Хорошо вдут здесь увлекательные истории, захватывающие рассказы о ночных кошмарах или страшной неутолимой жажде, веселые байки о разнообразных способах укрывания бутылок от страдающих жен, о невозвратимых потерях и утратах. Отчаянье и плач, ликование и смех. Малолетние наркоманки напевают в душевой упаднические песенки, мурашки бегут по телу, все прекрасно, только спасения ждать неоткуда.

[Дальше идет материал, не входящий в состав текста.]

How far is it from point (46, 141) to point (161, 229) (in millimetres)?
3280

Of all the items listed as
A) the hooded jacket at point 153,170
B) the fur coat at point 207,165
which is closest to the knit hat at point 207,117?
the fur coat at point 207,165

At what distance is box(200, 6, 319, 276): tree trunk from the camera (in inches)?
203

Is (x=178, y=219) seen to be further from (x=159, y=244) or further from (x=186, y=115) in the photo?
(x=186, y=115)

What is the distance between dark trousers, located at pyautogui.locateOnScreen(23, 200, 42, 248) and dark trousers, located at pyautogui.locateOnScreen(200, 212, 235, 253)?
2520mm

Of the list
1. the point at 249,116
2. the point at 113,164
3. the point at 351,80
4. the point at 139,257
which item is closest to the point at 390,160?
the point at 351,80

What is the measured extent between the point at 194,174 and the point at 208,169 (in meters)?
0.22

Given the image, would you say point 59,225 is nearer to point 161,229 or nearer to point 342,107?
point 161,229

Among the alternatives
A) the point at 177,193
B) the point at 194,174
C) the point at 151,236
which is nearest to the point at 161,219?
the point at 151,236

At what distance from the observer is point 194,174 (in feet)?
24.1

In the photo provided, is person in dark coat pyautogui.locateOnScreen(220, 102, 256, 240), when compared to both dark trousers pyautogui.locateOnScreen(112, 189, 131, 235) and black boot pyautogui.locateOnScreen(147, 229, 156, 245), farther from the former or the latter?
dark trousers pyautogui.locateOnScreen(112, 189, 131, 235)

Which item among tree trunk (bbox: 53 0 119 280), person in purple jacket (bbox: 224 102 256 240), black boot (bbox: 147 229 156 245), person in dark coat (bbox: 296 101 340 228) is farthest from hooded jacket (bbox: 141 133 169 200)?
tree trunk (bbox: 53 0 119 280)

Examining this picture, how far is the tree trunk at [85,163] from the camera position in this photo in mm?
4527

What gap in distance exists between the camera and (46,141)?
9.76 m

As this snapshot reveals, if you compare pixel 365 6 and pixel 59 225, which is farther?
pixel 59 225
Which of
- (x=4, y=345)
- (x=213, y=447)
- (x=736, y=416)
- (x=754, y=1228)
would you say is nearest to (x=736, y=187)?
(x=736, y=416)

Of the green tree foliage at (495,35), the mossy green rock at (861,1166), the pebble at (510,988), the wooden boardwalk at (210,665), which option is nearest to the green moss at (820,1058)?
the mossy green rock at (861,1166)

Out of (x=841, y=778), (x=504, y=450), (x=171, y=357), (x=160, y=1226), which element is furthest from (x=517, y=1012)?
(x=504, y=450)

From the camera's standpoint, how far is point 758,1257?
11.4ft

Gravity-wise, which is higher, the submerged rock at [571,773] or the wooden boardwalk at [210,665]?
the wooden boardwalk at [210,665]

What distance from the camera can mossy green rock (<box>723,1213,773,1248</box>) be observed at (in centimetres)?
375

Я странствую по больничному коридору, подвергаясь магическому обаянию среднего медицинского персонала, и через некоторое время, кое в чем сориентировавшись, начинаю рассчитывать на помощь психолога. Беседа с психологом — думаю я — должна мне помочь, после беседы с психологом, кто знает, может быть, даже директора издательства «Знак» мне удастся описать. Да, несомненно, психолог, человек образованный (зеленые глаза, коса до пояса, год рождения на глаз эдак шестьдесят восьмой), успокоит мою смятенную душу, подскажет, что делать и с чего начать. И сразу же после завтрака я встаю в очередь к психологу с косой. Выстаиваю очередь, и ют я уже под дверью кабинета, но, как всегда, мне не везет. К несчастью, передо мной в очереди стоял Ендрусь Паркетчик, и беседа его с психологом оказалась хоть и короткой, но столь важной, что после нее психолог с косой прервала работу на неопределенный срок. Дело в том, что Ендрусь психологу с косой ответил вопросом на вопрос. «Почему вы пьете?» — спросила она. «А почему вы не пьете?» — парировал он, на чем все и закончилось.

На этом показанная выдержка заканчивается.